You are viewing a plain text version of this content. The canonical link for it is here.
Posted to mapreduce-issues@hadoop.apache.org by "Devaraj K (Commented) (JIRA)" <ji...@apache.org> on 2012/04/11 14:41:17 UTC

[jira] [Commented] (MAPREDUCE-4030) If the nodemanager on which the maptask is executed is going down before the mapoutput is consumed by the reducer,then the job is failing with shuffle error

    [ https://issues.apache.org/jira/browse/MAPREDUCE-4030?page=com.atlassian.jira.plugin.system.issuetabpanels:comment-tabpanel&focusedCommentId=13251506#comment-13251506 ] 
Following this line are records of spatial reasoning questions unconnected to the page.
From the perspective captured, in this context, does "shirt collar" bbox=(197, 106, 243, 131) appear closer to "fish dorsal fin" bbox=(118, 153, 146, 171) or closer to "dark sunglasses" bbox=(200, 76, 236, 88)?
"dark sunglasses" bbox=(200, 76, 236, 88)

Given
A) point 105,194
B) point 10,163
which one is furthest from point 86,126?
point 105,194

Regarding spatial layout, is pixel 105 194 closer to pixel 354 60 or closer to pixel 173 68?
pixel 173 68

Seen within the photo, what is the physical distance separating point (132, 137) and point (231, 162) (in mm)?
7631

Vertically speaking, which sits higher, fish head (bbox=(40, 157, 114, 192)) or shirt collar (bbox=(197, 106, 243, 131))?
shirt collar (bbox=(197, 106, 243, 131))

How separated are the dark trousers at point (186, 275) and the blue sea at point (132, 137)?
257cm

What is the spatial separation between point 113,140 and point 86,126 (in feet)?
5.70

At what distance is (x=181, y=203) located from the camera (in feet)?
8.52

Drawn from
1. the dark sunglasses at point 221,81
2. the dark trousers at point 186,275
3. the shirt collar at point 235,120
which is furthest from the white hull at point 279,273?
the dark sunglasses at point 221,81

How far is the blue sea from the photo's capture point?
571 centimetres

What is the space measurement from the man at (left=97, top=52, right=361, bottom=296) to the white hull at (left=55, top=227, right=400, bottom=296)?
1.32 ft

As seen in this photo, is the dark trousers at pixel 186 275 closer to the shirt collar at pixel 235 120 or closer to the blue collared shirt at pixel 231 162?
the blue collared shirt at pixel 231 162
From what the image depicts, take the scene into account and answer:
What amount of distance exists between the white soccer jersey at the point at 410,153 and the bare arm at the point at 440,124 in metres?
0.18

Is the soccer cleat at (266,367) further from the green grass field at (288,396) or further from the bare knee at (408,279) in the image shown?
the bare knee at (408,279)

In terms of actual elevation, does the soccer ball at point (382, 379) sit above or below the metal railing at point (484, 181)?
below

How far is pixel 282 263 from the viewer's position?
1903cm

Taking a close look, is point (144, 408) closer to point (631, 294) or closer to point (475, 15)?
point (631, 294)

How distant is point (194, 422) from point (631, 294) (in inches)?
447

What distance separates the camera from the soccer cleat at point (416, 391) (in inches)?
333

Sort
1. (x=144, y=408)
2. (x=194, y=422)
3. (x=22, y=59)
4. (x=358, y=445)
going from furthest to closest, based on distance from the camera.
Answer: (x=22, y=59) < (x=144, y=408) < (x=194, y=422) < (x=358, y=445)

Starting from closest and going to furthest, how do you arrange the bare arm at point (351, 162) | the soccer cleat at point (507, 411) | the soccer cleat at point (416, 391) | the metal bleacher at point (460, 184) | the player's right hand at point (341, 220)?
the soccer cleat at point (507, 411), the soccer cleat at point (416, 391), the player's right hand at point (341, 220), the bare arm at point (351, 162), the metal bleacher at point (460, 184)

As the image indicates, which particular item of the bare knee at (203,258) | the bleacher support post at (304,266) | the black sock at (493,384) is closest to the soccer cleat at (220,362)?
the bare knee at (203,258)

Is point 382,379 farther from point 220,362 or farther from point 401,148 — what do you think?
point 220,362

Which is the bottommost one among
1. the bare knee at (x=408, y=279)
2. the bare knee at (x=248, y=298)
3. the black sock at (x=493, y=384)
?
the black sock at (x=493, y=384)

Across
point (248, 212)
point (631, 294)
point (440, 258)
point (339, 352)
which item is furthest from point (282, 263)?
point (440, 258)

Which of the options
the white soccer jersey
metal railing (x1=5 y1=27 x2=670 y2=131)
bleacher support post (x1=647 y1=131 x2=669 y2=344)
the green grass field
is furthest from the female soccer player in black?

Devaraj K commented on MAPREDUCE-4030:
--------------------------------------

Hi Nishan, Before the reducer bailing out, it will check the health and progress using these below conditions

1. failureCounts.size() >= maxFailedUniqueFetches or failureCounts.size() == (totalMaps - doneMaps)

2. reducerHealthy ((totalFailures / (totalFailures + doneMaps)) < 0.5f)

3. reducerProgressed is not enough Enough((doneMaps / totalMaps) < 0.5f ) or reducerStalled

I think it has run all or most of the maps in the down node and satisfied the above conditions and then reducer failed without re-running the maps in your case. 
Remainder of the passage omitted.